Le Metropolitan Opera l’ovationne en 1965 dans La Bohème, puis Karajan l’invite à Salzbourg pour Desdémone de l’Otello de Verdi. Il renouvellera son invitation à plusieurs reprises, appréciant particulièrement la soprano italienne et lui confiant des rôles nouveaux pour elle comme Elisabetta de Don Carlo et Aida. Jusqu’à ce qu’elle lui refuse le rôle-titre de Turandot. A Paris la mise en scène des Noces de Figaro par Giorgio Strehler lui offre un succès exceptionnel dans le rôle de Susanna. Ce qui ne sera pas tout à fait le cas avec le Faust controversé de Jorge Lavelli en 1975.
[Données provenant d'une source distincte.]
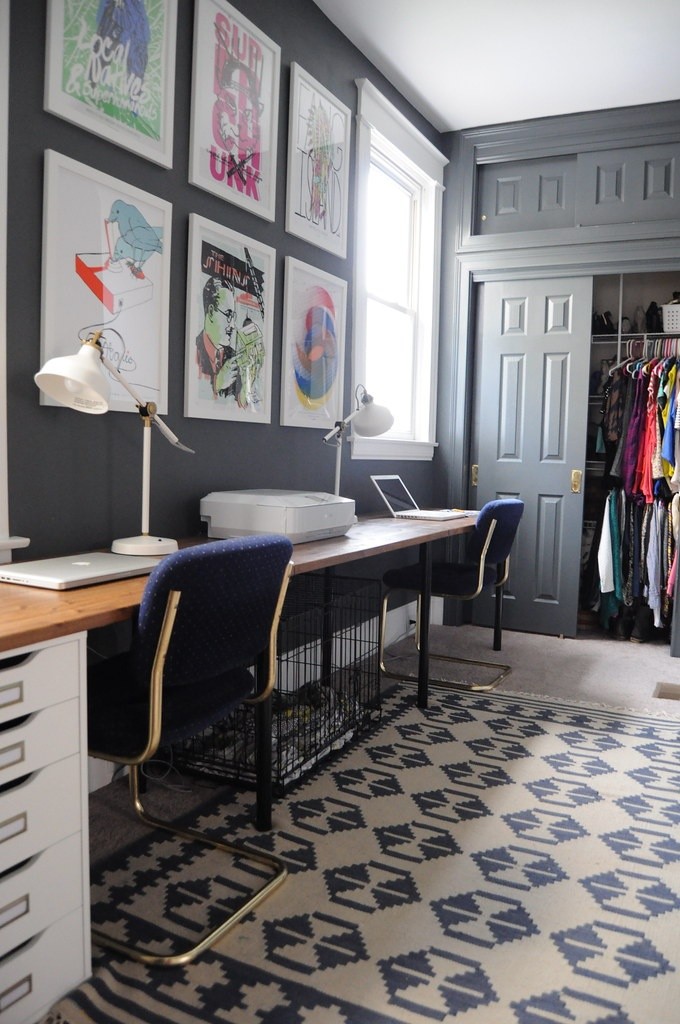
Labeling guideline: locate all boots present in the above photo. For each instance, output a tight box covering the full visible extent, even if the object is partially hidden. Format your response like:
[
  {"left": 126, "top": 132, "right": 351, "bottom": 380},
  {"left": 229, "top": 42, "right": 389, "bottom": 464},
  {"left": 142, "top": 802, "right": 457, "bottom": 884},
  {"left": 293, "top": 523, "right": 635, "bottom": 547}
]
[
  {"left": 613, "top": 604, "right": 633, "bottom": 640},
  {"left": 631, "top": 606, "right": 652, "bottom": 644}
]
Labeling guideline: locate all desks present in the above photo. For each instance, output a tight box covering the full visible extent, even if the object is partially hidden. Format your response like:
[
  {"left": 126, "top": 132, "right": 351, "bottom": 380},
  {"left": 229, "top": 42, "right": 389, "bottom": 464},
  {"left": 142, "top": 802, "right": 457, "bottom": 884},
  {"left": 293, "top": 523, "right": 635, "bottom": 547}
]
[{"left": 0, "top": 507, "right": 504, "bottom": 831}]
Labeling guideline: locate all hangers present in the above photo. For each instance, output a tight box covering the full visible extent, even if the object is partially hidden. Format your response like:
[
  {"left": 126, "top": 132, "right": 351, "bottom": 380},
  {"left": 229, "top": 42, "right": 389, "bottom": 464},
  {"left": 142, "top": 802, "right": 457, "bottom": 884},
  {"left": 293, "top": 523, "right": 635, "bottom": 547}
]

Elle continue sa carrière aux Etats-Unis dans les années 1980.
C’est souvent à New York, San Francisco ou Chicago que se produit sur scène Mirella, dans Manon Lescaut (l’air final «Sola perdutta, abbandonata » enregistré en 1984 montre bien toutes ses qualités vocales), Eugène Onéguine ou Adriana Lecouvreur. Mariée en secondes noces à la basse bulgare Nicolaï Ghiaurov, avec lequel elle chante très souvent, elle se tourne alors vers le répertoire russe qu’elle n’avait pas encore abordé, sans oublier de revenir régulièrement à ses rôles favoris.
Sa dernière prestation est à Washington dans La Pucelle d’Orléans de Tchaikovsky.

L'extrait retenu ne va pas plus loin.